24 June 2019
General Economy As China Reforms Attempt to Stoke Growth


Central Huijin Investment, an arm of China’s sovereign wealth fund, has boosted its stakes in the nation’s big four state-owned banks over the past six months, signaling Beijing’s continuing support for the key lenders. 

Between June 13 and Dec. 12, Huijin bought 179.46 million A shares in Agricultural Bank of China (01288.HK, 601288.CN), 175.45 million A shares in Industrial and Commercial Bank of China (01398.HK, 601398.CN), 102.8 million A shares in China Construction Bank Corp. (00939.HK, 601939.CN) and 112.76 million A shares in Bank of China (03988.HK, 601988.CN), according to regulatory filings from the lenders.

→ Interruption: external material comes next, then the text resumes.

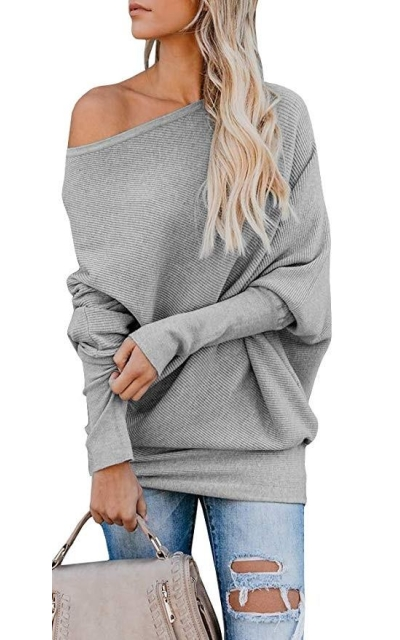 Tutorutor Off The Shoulder Sweater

Huijin bought the shares through on-market purchases on the Shanghai Stock Exchange. Although the share purchases pushed up the Shanghai Composite Index only by 0.6 percent during the period, they provided crucial support for the A-share market when local investors’ confidence fell to the lowest point in late June due to a credit crunch in the banking sector. The benchmark index fell to as low as 1,950 points on June 27. On Monday, it closed at 2,160. 

The share purchases also came at a time when the global markets were fretting about uncertainties stemming from the expected scale-back of US quantitative easing measures. 

Global investors are now waiting to see if the Federal Open Market Committee will announce a tapering plan after a two-day policy meeting that ends on Wednesday. The Hong Kong stock market has been under pressure since last week due to speculation that the Fed will soon start reducing its debt purchases. If the taper indeed begins, Huijin could announce a new round of share purchases to support Chinese stocks, observers say.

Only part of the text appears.